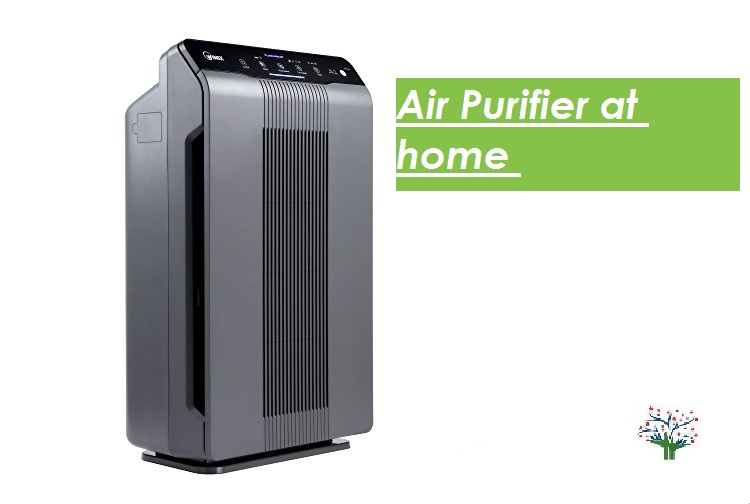 Air Purifier for Home & Its Benefits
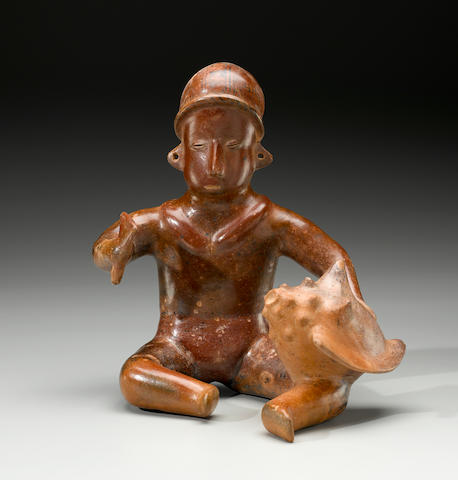 Colima Seated Musician, Comala Style, Protoclassic, ca. 100 B.C. - A.D. 250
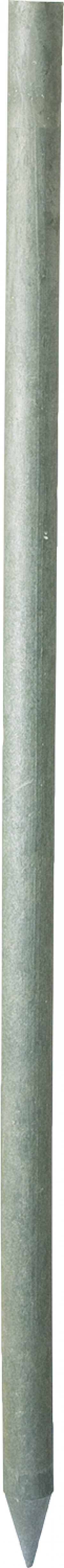 Kunststoffen weidepaal 175 cm lang, 6 cm sterk, rond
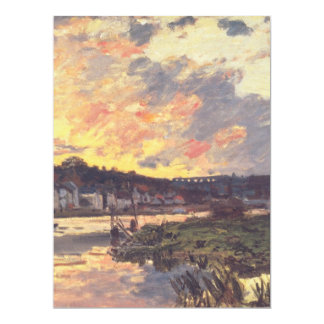 """The Seine at Bougival in the Evening 6.5"""" X 8.75"""" Invitation Card"""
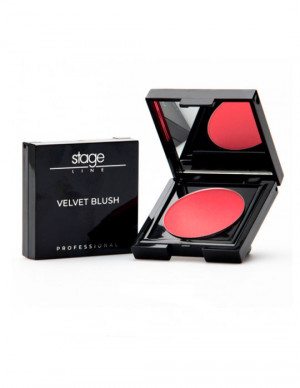 Velvet Blush Plus - 04 Peach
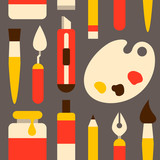 Cute colorful pattern with painting tools.  Flat style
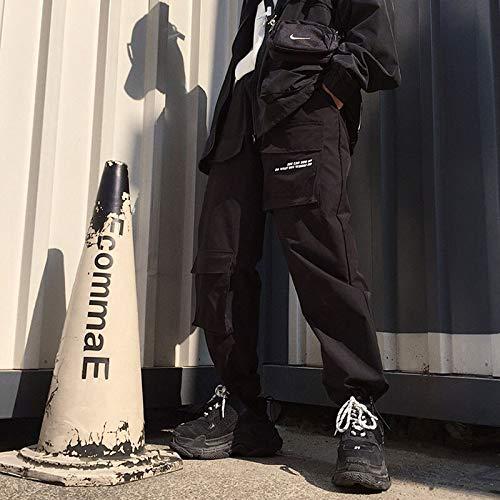 haochenli188 Hip Hop Mujer Pantalones Cargo SóLidos Primavera Casual Pantalones Morados/Negros Pantalones De Cintura Alta Pantalones De CháNdal De Bolsillo para Mujer Largos Talla úNica Negro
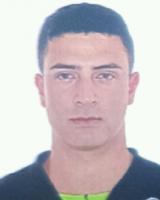 Leonardo Azevedo Vianna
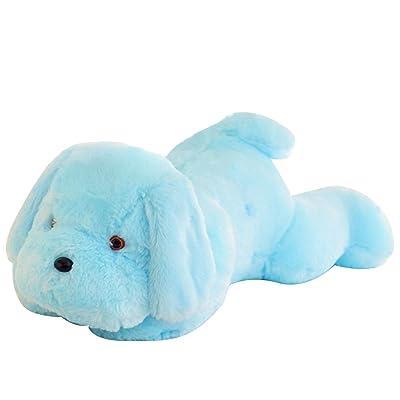 50cm 7-Colores Cambio LED nocturna peluche luz dibujos animados perro juguete niños año nuevo regalo de Navidad Azul: Juguetes y juegos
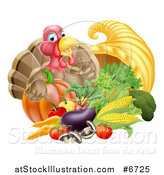 Vector Illustration of a Cute Turkey Bird Giving a Thumb up over a Pumpkin and Harvest Cornucopia by AtStockIllustration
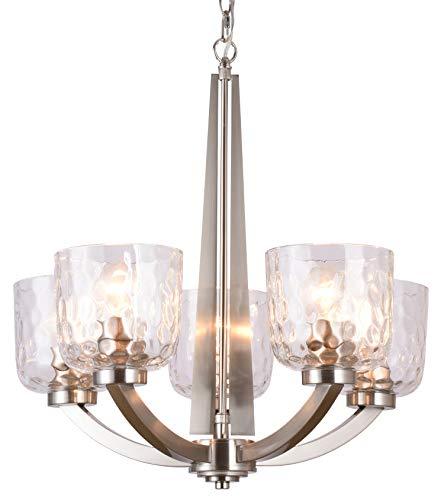 "Alice House 22"" 5-Light E26 Large Chandelier Brushed Nickel Modern Style Hammered Glass Traditional Hanging Pendant Lighting Fixture for Living Room, Dining Room, Kitchen, Bedroom AL6091-H5"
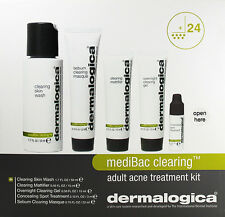Dermalogica Medibac Clearing Acne Treatment Kit BRAND NEW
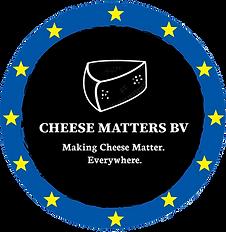 Cheese-Matters-BV-Logo.png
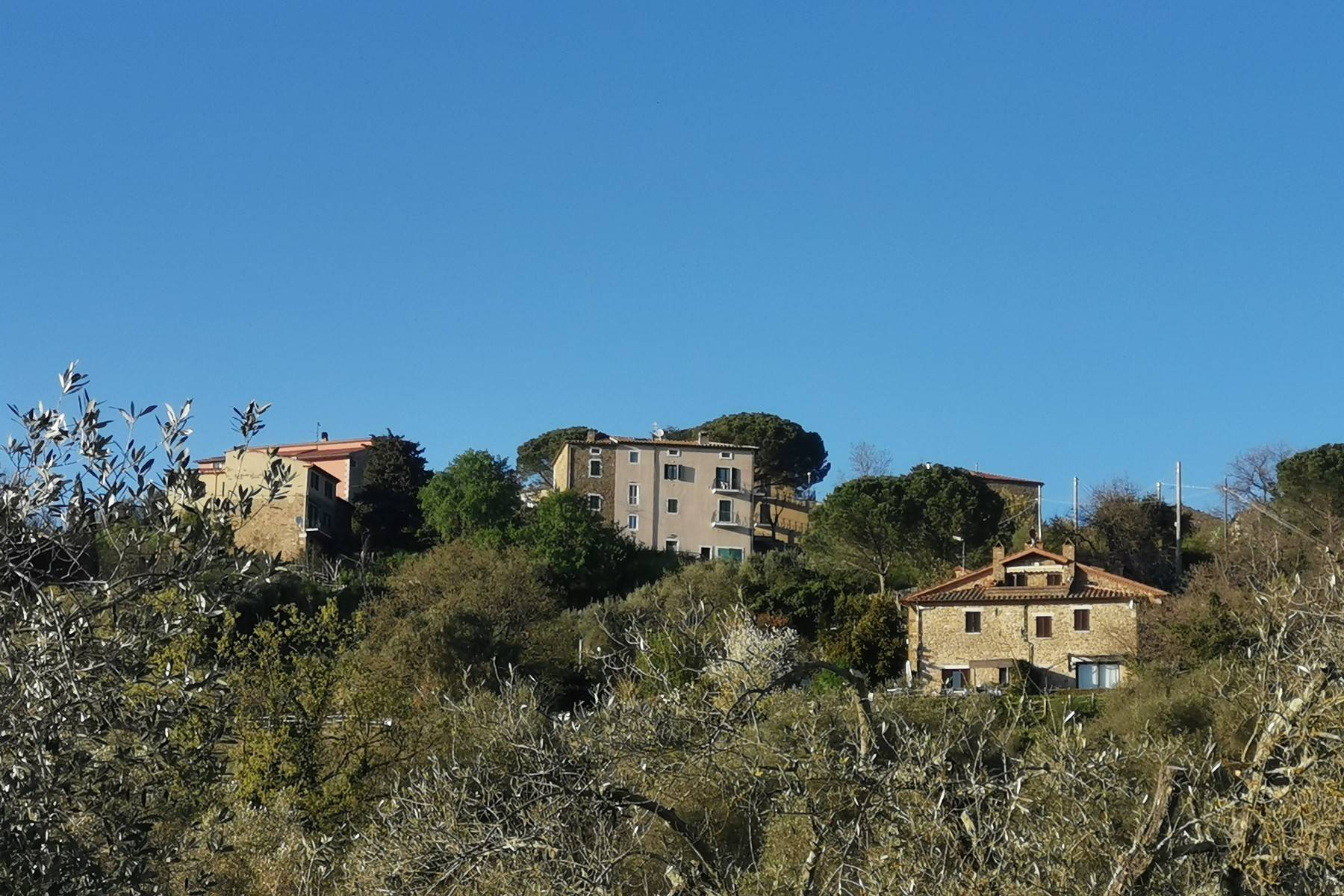 Casa indipendente in Vendita a Manciano: 5 locali, 585 mq - Foto 11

══════════════════════════════

*Required work*
What you return must be every entry, word for word, without any pictures.

*Answer to this task*
 Air Purifier for Home & Its Benefits
 Colima Seated Musician, Comala Style, Protoclassic, ca. 100 B.C. - A.D. 250
 Kunststoffen weidepaal 175 cm lang, 6 cm sterk, rond
 """The Seine at Bougival in the Evening 6.5"""" X 8.75"""" Invitation Card"""
 Velvet Blush Plus - 04 Peach
 Cute colorful pattern with painting tools.  Flat style
 haochenli188 Hip Hop Mujer Pantalones Cargo SóLidos Primavera Casual Pantalones Morados/Negros Pantalones De Cintura Alta Pantalones De CháNdal De Bolsillo para Mujer Largos Talla úNica Negro
 Leonardo Azevedo Vianna
 50cm 7-Colores Cambio LED nocturna peluche luz dibujos animados perro juguete niños año nuevo regalo de Navidad Azul: Juguetes y juegos
 Vector Illustration of a Cute Turkey Bird Giving a Thumb up over a Pumpkin and Harvest Cornucopia by AtStockIllustration
 "Alice House 22"" 5-Light E26 Large Chandelier Brushed Nickel Modern Style Hammered Glass Traditional Hanging Pendant Lighting Fixture for Living Room, Dining Room, Kitchen, Bedroom AL6091-H5"
Dermalogica Medibac Clearing Acne Treatment Kit BRAND NEW
 Cheese-Matters-BV-Logo.png
 Casa indipendente in Vendita a Manciano: 5 locali, 585 mq - Foto 11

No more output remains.